§ DESCRIPTION OF THE TASK:
Return every line of the Saved entries below that contains the word "higher".

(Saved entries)
_____

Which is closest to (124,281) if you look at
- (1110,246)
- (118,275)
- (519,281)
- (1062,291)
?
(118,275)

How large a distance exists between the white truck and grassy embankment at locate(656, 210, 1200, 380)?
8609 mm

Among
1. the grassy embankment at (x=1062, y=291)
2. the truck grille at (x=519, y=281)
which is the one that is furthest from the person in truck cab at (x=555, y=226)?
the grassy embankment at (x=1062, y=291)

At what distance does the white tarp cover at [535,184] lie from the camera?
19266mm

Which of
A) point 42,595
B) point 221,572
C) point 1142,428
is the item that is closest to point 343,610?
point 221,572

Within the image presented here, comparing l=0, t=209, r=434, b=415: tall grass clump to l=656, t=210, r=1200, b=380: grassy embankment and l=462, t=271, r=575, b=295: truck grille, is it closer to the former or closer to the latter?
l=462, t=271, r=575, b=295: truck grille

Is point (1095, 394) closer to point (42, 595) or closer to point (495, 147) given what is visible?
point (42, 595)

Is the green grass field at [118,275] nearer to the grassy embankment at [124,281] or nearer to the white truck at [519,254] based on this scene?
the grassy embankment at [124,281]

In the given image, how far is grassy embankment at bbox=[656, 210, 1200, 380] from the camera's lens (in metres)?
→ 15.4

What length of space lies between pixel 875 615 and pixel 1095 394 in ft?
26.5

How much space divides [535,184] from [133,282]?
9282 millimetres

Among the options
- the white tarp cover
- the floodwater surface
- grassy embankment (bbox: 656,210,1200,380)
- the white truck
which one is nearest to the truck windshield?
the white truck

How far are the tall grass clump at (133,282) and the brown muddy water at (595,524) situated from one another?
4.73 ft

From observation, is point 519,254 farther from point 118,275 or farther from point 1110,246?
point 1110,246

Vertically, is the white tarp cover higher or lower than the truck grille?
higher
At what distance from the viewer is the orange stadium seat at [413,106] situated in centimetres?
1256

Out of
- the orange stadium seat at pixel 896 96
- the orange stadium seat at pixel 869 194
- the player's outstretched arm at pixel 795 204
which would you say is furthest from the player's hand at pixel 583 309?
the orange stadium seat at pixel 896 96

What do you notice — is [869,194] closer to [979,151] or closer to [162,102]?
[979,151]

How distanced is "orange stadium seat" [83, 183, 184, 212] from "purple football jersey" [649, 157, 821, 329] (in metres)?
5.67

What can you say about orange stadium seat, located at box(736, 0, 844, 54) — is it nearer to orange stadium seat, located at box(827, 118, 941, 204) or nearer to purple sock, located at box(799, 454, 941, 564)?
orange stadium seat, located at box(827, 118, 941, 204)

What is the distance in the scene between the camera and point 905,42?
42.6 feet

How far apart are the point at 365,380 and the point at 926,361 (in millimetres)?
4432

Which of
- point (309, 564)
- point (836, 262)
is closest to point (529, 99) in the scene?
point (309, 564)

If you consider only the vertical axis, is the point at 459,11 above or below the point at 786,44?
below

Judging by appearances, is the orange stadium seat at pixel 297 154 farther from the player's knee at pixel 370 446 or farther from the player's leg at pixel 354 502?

_____

§ THE OUTPUT:
Vertically, is the white tarp cover higher or lower than the truck grille?
higher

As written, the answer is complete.